ところでWBC(World Baseball Classic)の目的は、野球を世界に普及させるためとしている。他の球技チームスポーツに比べて、野球人口は世界的に少ない。アメリカなどの中南米諸国と日本などの東アジアの国々が中心。オランダやイタリアという欧州の国もWBC常連だが、オランダはカリブ海にあるキュラソー島やアンティル、アルバというオランダ領の島々の出身選手がほとんど、イタリア代表もそのほとんどがアメリカ生まれである。まだまだ普及地域は限定的だ。

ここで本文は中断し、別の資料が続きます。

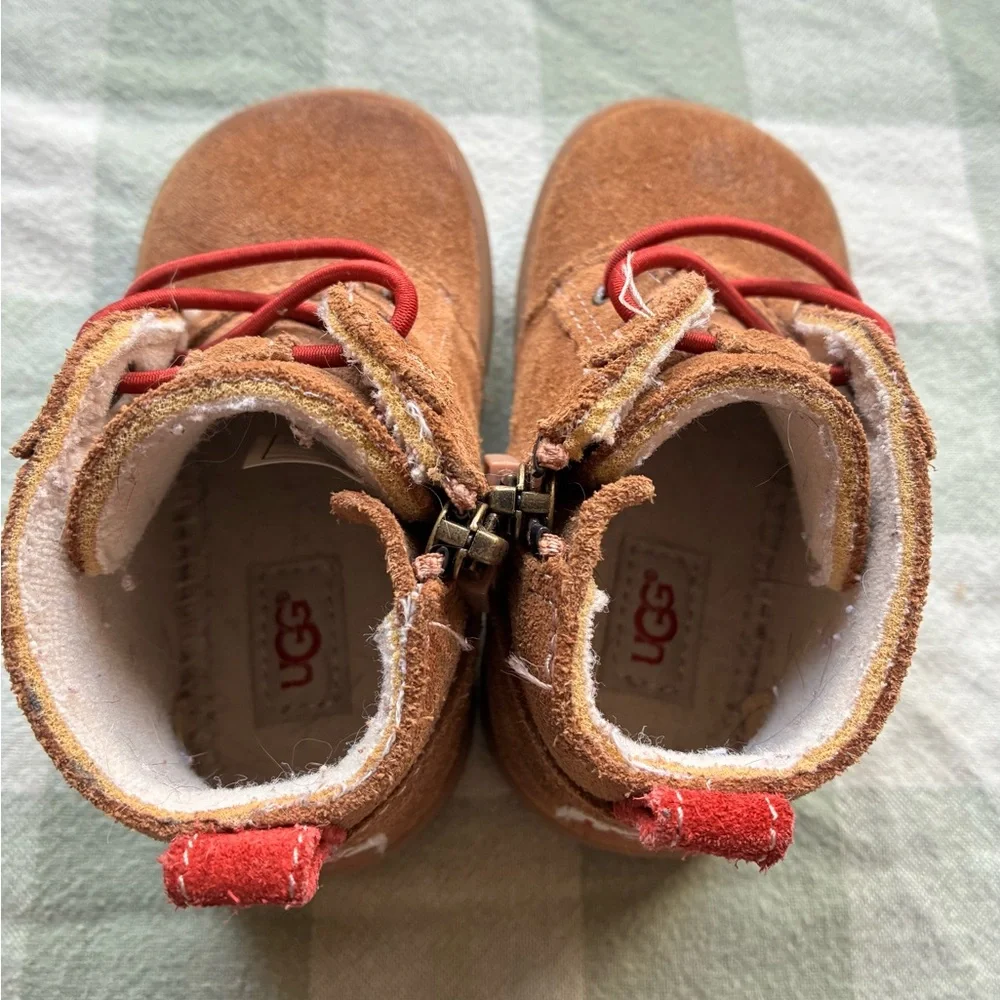 UGG Baby 4/5 Kristjan Chukka Chestnut Tan Suede Zip-Up Booties Walkers Boots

世界的スポーツではない野球だが、日本人にとっては国民的スポーツ。数多くある球技のチームスポーツにおいて、世界大会で優勝が狙えるのは野球のみ。大会規模は違えど、サッカーやラグビー、バレーやバスケは、現段階で優勝を予想するのは難しい。かつてなでしこジャパンがW杯で優勝したが、これは本当に価値ある優勝だった。戦前は優勝を期待していた人はそこまで多くなかったはずだ。それだけに、なでしこの活躍は感動した。

さて、なぜ侍ジャパンは優勝できたか。個人ではなくチーム(組織)という視点で考えたい。

キャンプ地(宮崎)や予選ランウド(東京)が日本ということもあっただろうが、大会前から大盛り上がりだった。グッズ販売は早朝から長蛇の列。メジャー組が加わるということで、過去の大会よりも期待感は高まる。実力的にも前評判は高い。今回の侍ジャパンは、当たり前のように国民に優勝を期待されていた。自分も大会前から高ぶる気持ちを感じていた。(それを煽るマスコミの存在もあった)。

ただ選手コーチ監督、つまり当事者からすると、期待されているということはそれだけプレッシャーになる。特に今回は選手の平均年齢が26.5歳と過去に比べても若く、経験が浅いメンバーが多い。しかし実際のところは緊張を全く感じさせず、むしろ皆が一人の野球少年に戻り、試合を心底楽しんでいたように見えた。大谷翔平の普段見せない無垢な表情や皆を鼓舞する闘志も、大会中何度も見た。緊張して萎縮する選手は誰もいなかった(一人、三冠王村神様が目の前の大谷の異次元の凄さを目の当たりにして調子が出なかったが、最後はさすがだった)。そしてその根底には、栗山監督と各選手コーチ裏方メンバーとの信頼関係、大黒柱で最年長のダルビッシュ自らがキャンプから若手目線で接した姿勢、そして大谷やヌートバーら現役メジャー主力選手のキャラとプレースタイルがあった。チーム集結(キャンプ開始)は本戦が始まる約3週間前。この間、選手同士の食事会も話題になった。チームが結束するために必要な時間だった。

言葉の持つ力も偉大だ。「別に戦争に行くわけではないんだから、楽しもう」というダルビッシュの言葉や、決勝戦前の円陣の憧れをやめましょう、憧れを捨てて勝つことだけ考えて」の大谷の言葉は、本人らの考えていた以上に周囲は勇気づけられただろう。「楽しもう」とか「憧れを捨てる」という言葉は、いかにも主体的で能動的であり、周囲の心は動かされ、一体感を育んだ。

チームとしてのパフォーマンスを最大にする準備は、戦いの前にはすでに出来上がっていた。信頼関係を築くための準備、そして言葉の力。これらが勝因に挙げられるだろう。他国との最も大きな違いだったに違いない。